**What you have to do**.
Please copy the records from the line that has "Observing this photograph, would" through the end of the records, replacing "lens" with "camera" and keeping everything else the same.

**Material shown**.
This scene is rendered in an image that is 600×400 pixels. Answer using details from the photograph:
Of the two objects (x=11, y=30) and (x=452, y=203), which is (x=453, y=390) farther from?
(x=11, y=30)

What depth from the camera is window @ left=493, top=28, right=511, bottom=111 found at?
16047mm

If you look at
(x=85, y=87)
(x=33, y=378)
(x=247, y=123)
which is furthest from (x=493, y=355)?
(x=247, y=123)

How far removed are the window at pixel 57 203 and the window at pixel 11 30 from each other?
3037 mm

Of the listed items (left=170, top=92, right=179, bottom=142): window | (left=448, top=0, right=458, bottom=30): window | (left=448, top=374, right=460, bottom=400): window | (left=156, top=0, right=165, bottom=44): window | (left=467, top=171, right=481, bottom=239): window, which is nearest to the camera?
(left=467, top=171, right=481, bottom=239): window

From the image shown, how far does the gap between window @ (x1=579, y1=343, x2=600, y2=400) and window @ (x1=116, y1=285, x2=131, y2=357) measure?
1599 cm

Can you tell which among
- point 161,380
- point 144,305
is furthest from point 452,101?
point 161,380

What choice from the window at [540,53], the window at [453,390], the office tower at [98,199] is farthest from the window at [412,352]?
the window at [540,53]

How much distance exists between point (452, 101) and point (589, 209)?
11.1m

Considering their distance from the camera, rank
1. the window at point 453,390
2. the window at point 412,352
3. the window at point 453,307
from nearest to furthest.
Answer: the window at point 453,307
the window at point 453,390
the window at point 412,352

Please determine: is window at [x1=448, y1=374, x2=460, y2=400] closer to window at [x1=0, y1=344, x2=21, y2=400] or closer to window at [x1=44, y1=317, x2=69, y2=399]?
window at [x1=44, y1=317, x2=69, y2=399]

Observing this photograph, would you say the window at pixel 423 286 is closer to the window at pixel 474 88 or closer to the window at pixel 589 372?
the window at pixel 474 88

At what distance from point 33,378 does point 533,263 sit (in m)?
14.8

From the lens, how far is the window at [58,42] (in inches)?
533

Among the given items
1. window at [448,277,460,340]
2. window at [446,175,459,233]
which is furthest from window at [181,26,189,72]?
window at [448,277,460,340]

**The reply**.
Observing this photograph, would you say the window at pixel 423 286 is closer to the window at pixel 474 88 or closer to the window at pixel 589 372?
the window at pixel 474 88

At what distance from point 33,378 does point 533,263 sit (in m)?
14.8

From the camera, how far is the window at [58,42] (in inches)?
533

Among the given items
1. window at [448,277,460,340]
2. window at [446,175,459,233]
which is furthest from window at [181,26,189,72]?
window at [448,277,460,340]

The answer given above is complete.